Today’s teachers aren’t just tired – they’re exhausted, drained, and jaded. This is more than burnout, which the National Education Association (NEA) considers a temporary condition, but collective demoralization that leaves educators feeling they’re unable to perform their work to the professional and personal standards they uphold.
The mass exodus from our children’s classrooms can be seen nationwide, with 25 percent of educators planning to join millions of other overwhelmed and overworked professionals in today’s Great Resignation. Schools are already struggling to fill positions with National Guard members and state employees stepping in to sub for teachers impacted by COVID-19 and high school students taking over custodial and food service roles in the very schools they attend.
The emotional and mental toll on educators is caused by several issues, including bouncing back and forth between in-person and remote learning, concerns for their health and that of their students, and working unpaid hours in their free time just to catch up. Over the past few months, the stress has skyrocketed as teachers have become targets of divided communities – pawns in political debates over everything from mask mandates to Critical Race Theory (CRT) to social-emotional learning (SEL).
Without a stable workforce in place, districts can no longer prioritize their students’ education – they’re just trying to keep their heads above water.
What districts can do to help educators and the students they serve
To slow teacher attrition and attract new educators, school districts and legislators have to end the status quo and make substantive changes to boost teacher morale. As the NEA said, “Educators don’t need any more chair massages or Casual Fridays” – it’s truly all about support and autonomy. Some steps educators recommend include:
· Giving teachers a voice in policy-making that impacts their classrooms – In one study, 50 percent of teachers say they have little input in school decisions. That lack of invited input is detrimental to the overall school environment as teachers are the ones who have direct contact with students and better understand the needs of the individual child. Creating committees that engage teachers and embrace their opinions can strengthen the overall educator/administrator relationship.
· Allocating a portion of federal COVID-19 relief funds to supporting teachers – Districts have successfully discovered ways to address challenges to teacher retention. The Christian Science Monitor reported that schools in Los Angeles gave teachers a pay boost with relief funding while Tennessee and Minnesota focused on recruiting educators that represent the students in their districts and developing teacher residency programs.

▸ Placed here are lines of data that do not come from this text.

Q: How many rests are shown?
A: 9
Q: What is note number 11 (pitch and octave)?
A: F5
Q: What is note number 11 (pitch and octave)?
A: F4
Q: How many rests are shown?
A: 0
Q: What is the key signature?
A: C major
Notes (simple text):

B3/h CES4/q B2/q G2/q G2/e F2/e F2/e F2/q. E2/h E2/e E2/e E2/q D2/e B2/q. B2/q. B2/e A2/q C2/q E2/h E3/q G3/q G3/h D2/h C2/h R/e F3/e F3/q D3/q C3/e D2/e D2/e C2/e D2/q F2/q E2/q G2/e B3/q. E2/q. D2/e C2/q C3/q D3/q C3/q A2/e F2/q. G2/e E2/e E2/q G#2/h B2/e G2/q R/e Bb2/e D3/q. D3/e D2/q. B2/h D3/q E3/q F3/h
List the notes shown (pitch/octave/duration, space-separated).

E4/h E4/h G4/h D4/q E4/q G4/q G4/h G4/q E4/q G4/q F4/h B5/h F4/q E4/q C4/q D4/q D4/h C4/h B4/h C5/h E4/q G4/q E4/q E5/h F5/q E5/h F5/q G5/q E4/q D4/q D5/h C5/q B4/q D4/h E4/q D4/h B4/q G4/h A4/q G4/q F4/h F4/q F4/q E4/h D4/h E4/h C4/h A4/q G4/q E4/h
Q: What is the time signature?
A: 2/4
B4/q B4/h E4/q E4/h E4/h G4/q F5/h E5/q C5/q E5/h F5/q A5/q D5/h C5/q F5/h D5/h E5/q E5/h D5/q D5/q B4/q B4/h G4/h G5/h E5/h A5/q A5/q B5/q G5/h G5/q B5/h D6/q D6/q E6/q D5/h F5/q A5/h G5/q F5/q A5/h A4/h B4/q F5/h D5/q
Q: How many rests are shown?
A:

In addition, ESSER funds can be used to provide both students and teachers with access to online counseling and in-person support.
By understanding that long-term wellness requires embedded mental health services, districts can proactively ease a teacher’s stress.
· Focusing on curriculum that fits how an educator teaches – Digital learning platforms shouldn’t add to an educator’s stress by diverting their attention from instruction to record-keeping and data entry. New curriculum should integrate seamlessly into the solutions you’re already using, require a minimal learning curve, and build on what educators are teaching in the classroom.
As Doris Santoro of Bowdoin College explained to the NEA, school leaders need to have conversations with teachers about new tools. “They should be asking educators, 'what is the most time-consuming part of your job, what tasks aren't as important and what are the systems that we can put in place so you can do the work that you think matters most?’”
· Honoring a teacher’s autonomy – Right now, parental rights activists believe they should have the final say in shaping a school’s curriculum. For teachers who have successfully taught for years, the threat to their independence can be disheartening and demoralizing. Teachers who experience greater autonomy in the classroom report higher rates of job satisfaction, are more motivated to stay, and experience less stress. In addition, integrating professional learning communities (PLC) within school hours can offer teachers the chance to learn from each other and provide support.
· Better supporting teachers of color – In the wake of social justice movements over the past two years, Black and Brown educators have been tasked with uncompensated “identity-based labor” to mentor students of color and educate coworkers on diversity issues. At the same time, their focus on creating equitable learning opportunities is being challenged by opponents of CRT while their pathways to higher positions at an administrative level are often blocked by biases and a lack of support. Districts have to identify any toxicity in the learning environment and not expect their teachers to repair it on their own.
The goal of every educator is to provide a solid foundation for every child. But without an engaged and supported workforce, districts and students will continue to struggle. School leaders have to change today’s dynamic to prioritize their teachers’ well-being before it’s too late.